■ Task statement ■
In the records that follow, locate every line with "distribution" and extract it.

##########

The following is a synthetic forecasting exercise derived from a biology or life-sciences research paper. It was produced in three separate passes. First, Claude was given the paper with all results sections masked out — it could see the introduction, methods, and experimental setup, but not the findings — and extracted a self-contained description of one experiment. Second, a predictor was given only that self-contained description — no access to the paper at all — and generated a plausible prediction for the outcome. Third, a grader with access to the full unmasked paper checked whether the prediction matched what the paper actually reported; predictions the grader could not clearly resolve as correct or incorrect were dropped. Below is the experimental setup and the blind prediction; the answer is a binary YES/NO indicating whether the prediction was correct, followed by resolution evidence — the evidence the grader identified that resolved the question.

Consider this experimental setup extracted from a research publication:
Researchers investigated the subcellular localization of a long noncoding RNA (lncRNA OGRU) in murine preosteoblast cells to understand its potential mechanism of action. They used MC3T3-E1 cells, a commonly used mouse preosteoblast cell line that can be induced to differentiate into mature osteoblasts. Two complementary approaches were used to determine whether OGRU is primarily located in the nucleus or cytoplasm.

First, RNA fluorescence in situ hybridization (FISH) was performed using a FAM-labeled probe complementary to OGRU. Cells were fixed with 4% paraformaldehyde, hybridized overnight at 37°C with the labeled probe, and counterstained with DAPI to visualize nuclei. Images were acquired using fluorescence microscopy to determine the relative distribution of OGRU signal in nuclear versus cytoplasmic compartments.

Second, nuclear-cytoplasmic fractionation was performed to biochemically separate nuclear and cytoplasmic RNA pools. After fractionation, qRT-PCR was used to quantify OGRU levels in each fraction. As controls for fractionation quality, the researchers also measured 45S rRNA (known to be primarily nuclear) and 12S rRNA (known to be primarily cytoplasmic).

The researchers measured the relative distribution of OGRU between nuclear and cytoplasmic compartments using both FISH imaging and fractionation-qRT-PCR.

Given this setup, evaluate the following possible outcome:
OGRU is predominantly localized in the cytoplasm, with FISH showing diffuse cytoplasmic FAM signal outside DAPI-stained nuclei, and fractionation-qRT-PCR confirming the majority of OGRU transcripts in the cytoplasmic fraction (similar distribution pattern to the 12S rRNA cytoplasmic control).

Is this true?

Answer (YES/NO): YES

##########

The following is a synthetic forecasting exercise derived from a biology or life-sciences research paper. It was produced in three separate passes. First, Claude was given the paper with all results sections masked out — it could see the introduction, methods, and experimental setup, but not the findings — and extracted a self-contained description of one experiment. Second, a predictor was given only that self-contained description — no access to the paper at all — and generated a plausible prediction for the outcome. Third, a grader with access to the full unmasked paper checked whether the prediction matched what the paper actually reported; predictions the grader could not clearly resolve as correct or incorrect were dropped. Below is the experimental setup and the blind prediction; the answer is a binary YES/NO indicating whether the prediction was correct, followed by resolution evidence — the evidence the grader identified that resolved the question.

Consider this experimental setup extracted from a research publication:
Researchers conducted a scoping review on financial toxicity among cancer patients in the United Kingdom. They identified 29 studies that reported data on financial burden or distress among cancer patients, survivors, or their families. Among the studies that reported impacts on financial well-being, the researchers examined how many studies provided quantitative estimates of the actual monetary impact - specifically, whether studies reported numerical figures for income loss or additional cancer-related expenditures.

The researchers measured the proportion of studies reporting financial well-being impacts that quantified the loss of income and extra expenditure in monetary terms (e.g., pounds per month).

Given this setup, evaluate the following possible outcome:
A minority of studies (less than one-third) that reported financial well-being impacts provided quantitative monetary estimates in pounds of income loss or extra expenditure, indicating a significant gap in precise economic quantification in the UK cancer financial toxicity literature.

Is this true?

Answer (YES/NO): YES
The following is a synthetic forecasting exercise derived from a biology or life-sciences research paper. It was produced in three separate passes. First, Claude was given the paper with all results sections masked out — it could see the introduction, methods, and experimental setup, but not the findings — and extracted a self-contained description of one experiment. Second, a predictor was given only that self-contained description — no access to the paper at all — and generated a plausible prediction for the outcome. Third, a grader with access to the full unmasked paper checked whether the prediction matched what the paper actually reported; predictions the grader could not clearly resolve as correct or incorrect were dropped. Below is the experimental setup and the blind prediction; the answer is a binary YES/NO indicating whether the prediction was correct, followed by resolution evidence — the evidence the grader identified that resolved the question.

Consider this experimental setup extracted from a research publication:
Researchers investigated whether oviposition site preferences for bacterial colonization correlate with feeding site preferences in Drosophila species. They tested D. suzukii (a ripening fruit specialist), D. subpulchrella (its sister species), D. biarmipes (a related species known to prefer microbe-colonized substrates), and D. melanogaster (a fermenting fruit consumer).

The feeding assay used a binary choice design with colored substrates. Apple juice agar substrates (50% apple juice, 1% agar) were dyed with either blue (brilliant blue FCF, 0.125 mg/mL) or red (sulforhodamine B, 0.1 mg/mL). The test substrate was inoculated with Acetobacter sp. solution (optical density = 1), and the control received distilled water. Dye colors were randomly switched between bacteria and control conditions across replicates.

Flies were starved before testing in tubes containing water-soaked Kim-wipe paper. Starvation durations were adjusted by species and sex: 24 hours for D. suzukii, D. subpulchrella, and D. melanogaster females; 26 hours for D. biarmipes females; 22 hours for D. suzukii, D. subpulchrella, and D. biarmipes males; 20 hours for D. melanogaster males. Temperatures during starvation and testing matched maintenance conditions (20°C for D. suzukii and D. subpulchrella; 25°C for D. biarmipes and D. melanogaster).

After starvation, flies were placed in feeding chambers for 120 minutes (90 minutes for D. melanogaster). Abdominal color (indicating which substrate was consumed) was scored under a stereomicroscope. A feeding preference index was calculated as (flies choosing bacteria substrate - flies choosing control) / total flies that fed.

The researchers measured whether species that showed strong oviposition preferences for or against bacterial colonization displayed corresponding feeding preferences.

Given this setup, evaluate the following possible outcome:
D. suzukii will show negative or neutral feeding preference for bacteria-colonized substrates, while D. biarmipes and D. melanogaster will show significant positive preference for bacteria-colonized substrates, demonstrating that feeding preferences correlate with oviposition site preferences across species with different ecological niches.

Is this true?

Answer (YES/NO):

##########

■ Result ■
First, RNA fluorescence in situ hybridization (FISH) was performed using a FAM-labeled probe complementary to OGRU. Cells were fixed with 4% paraformaldehyde, hybridized overnight at 37°C with the labeled probe, and counterstained with DAPI to visualize nuclei. Images were acquired using fluorescence microscopy to determine the relative distribution of OGRU signal in nuclear versus cytoplasmic compartments.
The researchers measured the relative distribution of OGRU between nuclear and cytoplasmic compartments using both FISH imaging and fractionation-qRT-PCR.
OGRU is predominantly localized in the cytoplasm, with FISH showing diffuse cytoplasmic FAM signal outside DAPI-stained nuclei, and fractionation-qRT-PCR confirming the majority of OGRU transcripts in the cytoplasmic fraction (similar distribution pattern to the 12S rRNA cytoplasmic control).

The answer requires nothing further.